Brecheen does see some brand-new opportunities to push for fiscal conservatism under Trump.
As a member of the House’s Delivering Outstanding Government Efficiency Caucus, Brecheen admires Elon Musk and wholeheartedly supports the tech tycoon’s war against the U.S. Agency for International Development, a foreign aid organization that has been labeled by Trump and others as being expensive and politically radicalized.
Brecheen told The Daily Signal that for a long time he has sought to curb expensive foreign aid that ends up in the wrong hands.
“My team put together a measure that would have stopped funding for foreign aid that was going to the Taliban. We’ve got people getting investigative reports and inspector general reports saying that we know the Taliban is tapping into U.S. finances, and because of what we’re doing, giving money to Afghanistan,” said Brecheen. ”It is beyond madness.”
Yet another tool at Trump’s disposal is his aggressive use of tariffs, which gives Brecheen hope. Brecheen celebrated Trump’s successful use of trade threats to make Canada and Mexico guard the border.
“I think it’s great. I think it’s something that we ought to factor in in terms of what we see as the cost that we’re having to factor in on reconciliation,” he said. “Tariffs are so effectual when they are targeted.”
Brecheen also supports Trump’s freezing of federal funds—a practice that has drawn the ire of Democrats, as he argues that the cost-saving action is well within the president’s powers.
But for Brecheen, one of the biggest tests of whether or not his party means business on cutting spending is the budget reconciliation process.
Budget reconciliation is a process exempt from the 60-vote cloture threshold required in the Senate. Through reconciliation, Congress decides which areas should get more money, and which should get less based on their priorities. This process will likely decide whether or not the Trump administration can get enough money to fulfill its campaign promise and provide insight on just how fiscally conservative Republicans intend to be.
Brecheen’s hopes for the process are simple—spend more on the border and national defense, while cutting spending on almost everything else so that Republicans can finally make progress on the deficit.
“For almost everything regarding reconciliation, absent the border and national defense, I would absolutely want to see us take reconciliation and turn it into not just neutrality for the deficit … but also to drive it towards changing the trajectory of where we’re headed over the next 20 years,” said Brecheen.
Brecheen has a bleak vision of the country’s direction should the debt issue be left unresolved.
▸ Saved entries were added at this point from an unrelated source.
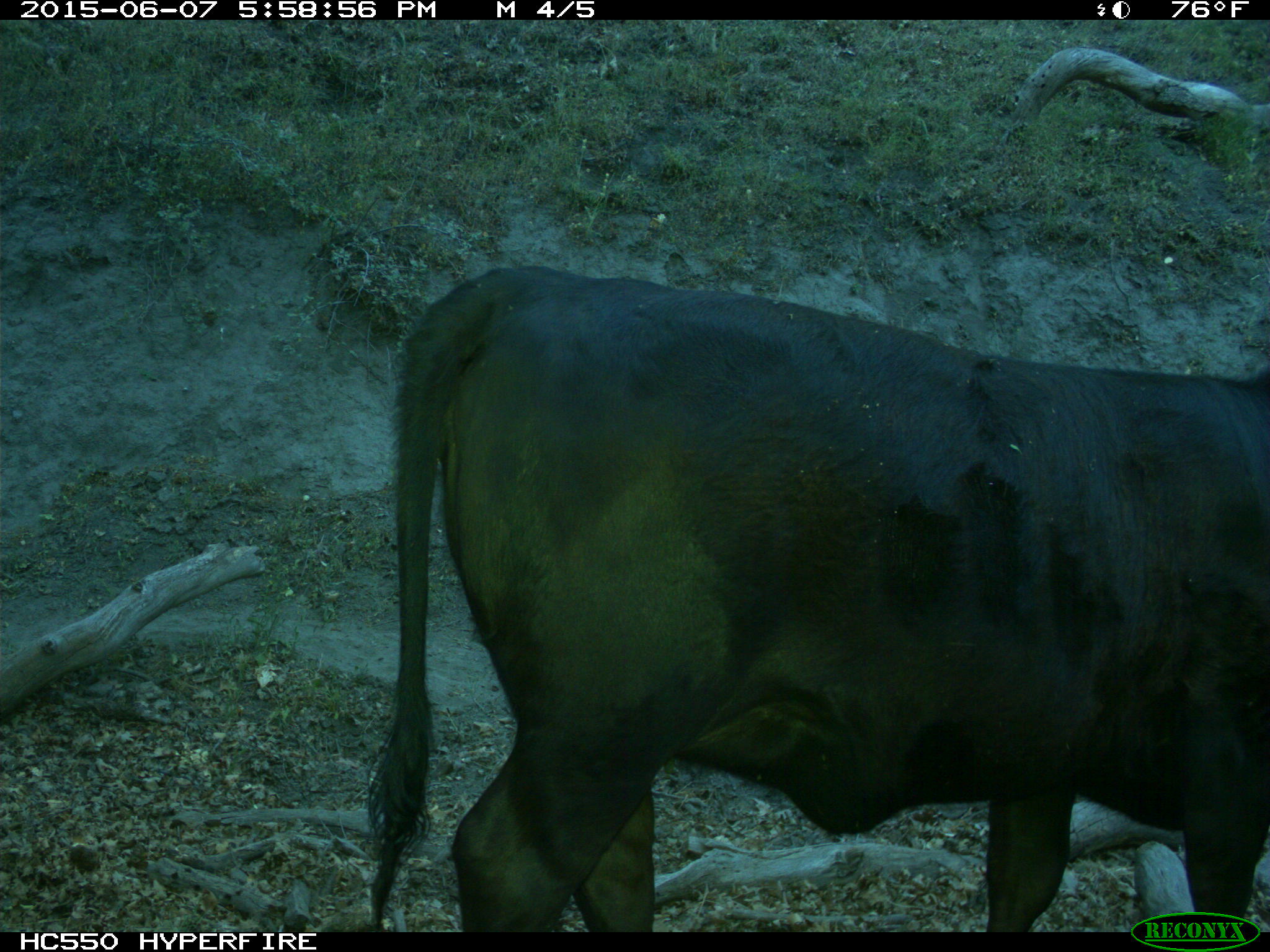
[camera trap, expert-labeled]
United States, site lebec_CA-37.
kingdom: Animalia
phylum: Chordata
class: Mammalia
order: Artiodactyla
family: Bovidae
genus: Bos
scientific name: Bos taurus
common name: domestic cow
He told The Daily Signal that the United States is on track toward $50 trillion in debt in 10 years, with “half of our budget eaten up just by interest on our debt” by 2050.
“We have a lag on our economy. I don’t want to miss the moment in time to correct that because long-term thinking is the only way we’re going to avoid a sovereign debt crisis and an economic collapse in the future. So, reconciliation has to be about doing both,” he said.
The problem is that, although Republicans almost universally support extending Trump’s massive 2017 tax cuts, they haven’t been able to agree on how much to cut spending to make up for lost revenue.
Brecheen, along with the Freedom Caucus, advocates for deeper cuts than many of his colleagues, and says he’s been alarmed by Republicans talking about cutting only $2.5 trillion over the course of 10 years.
Brecheen said he was concerned they were starting with low expectations and may not follow through if met with resistance.
“It really, really disturbs me that we’re willing to say things so flippantly and then abandon it at first obstacle, or the perception of first obstacles,” he said.